** Source passage follows **
Over 400 schools in Thailand were forced to close on Wednesday to protect children from the haze of toxic smog that has covered the city for weeks.
Ultra-fine dust particles known as PM2.5 have reportedly caused Bangkok’s worst-ever air pollution levels, The Guardian reported. The toxic particles originate from traffic exhaust, construction works, burning crops and pollution from factories.
Based on the data from the World Air Quality Index project (AQICN), Bangkok’s Air Quality Index (AQI) is at around 160 (considered as “unhealthy”) as of Thursday afternoon. In comparison, Shanghai’s and Beijing’s AQI are at 74 and 80 (both “moderate”) respectively, while New Delhi is at 214 AQI (“very unhealthy”).
Local authorities, who have been struggling to manage the pollution crisis amid growing criticism from the public, decided to issue the order to shut down 437 schools for the rest of the week.
** End of Source passage **
** Information follows **
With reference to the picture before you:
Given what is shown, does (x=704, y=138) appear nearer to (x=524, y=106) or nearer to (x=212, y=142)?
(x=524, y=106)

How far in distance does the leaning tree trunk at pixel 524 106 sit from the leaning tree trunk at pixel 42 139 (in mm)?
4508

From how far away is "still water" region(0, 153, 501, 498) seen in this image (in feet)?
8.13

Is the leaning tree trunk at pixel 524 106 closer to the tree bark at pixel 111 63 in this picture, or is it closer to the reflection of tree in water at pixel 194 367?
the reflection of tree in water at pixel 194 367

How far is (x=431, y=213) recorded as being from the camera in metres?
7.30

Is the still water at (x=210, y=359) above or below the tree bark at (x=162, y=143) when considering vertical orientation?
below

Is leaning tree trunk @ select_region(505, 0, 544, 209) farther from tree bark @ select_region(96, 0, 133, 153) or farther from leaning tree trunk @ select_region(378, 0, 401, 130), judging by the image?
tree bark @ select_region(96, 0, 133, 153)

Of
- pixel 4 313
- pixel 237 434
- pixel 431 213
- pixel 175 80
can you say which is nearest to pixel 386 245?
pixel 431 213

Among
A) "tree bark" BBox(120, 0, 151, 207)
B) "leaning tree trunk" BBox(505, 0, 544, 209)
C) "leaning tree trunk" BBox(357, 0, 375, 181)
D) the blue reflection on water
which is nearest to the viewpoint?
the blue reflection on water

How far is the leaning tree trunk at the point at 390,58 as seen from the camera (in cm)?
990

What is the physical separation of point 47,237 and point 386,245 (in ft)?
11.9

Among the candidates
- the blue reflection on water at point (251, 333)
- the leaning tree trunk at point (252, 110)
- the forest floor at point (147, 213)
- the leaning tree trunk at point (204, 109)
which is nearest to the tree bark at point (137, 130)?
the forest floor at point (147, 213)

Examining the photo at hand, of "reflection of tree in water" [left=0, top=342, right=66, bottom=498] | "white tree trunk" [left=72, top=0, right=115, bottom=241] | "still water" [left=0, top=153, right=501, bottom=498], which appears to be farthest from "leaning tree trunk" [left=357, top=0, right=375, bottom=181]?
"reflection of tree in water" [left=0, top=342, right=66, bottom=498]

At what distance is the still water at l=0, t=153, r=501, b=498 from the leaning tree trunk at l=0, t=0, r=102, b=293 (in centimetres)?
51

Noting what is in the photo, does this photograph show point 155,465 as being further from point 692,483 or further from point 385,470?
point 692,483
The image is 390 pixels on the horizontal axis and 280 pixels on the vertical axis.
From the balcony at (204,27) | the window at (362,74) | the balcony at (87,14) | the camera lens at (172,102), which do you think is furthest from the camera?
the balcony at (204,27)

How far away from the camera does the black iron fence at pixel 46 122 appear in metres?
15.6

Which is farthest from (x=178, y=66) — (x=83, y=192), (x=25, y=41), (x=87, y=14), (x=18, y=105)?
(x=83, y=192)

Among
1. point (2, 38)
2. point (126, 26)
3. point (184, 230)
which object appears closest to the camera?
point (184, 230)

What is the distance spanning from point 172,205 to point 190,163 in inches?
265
** End of Information **
- [What you need to do]
1. According to the passage on Bangkok's smog, how many schools were ordered to shut down for the rest of the week?
2. In the passage on Bangkok's smog, rewrite the stretch from "Over 400 schools" through "of the week.", changing "moderate" to "fair".
3. Check each statement against the passage on Bangkok's smog: (a) Shanghai's AQI was higher than Beijing's. (b) Burning crops is one source of the toxic particles. (c) New Delhi's AQI was rated "very unhealthy."

- [Responses in order]
1. 437 schools

2.
Over 400 schools in Thailand were forced to close on Wednesday to protect children from the haze of toxic smog that has covered the city for weeks.
Ultra-fine dust particles known as PM2.5 have reportedly caused Bangkok’s worst-ever air pollution levels, The Guardian reported. The toxic particles originate from traffic exhaust, construction works, burning crops and pollution from factories.
Based on the data from the World Air Quality Index project (AQICN), Bangkok’s Air Quality Index (AQI) is at around 160 (considered as “unhealthy”) as of Thursday afternoon. In comparison, Shanghai’s and Beijing’s AQI are at 74 and 80 (both “fair”) respectively, while New Delhi is at 214 AQI (“very unhealthy”).
Local authorities, who have been struggling to manage the pollution crisis amid growing criticism from the public, decided to issue the order to shut down 437 schools for the rest of the week.

3.
(a) No: "Shanghai’s and Beijing’s AQI are at 74 and 80 (both “moderate”) respectively"
(b) Yes: "The toxic particles originate from traffic exhaust, construction works, burning crops and pollution from factories."
(c) Yes: "New Delhi is at 214 AQI (“very unhealthy”)"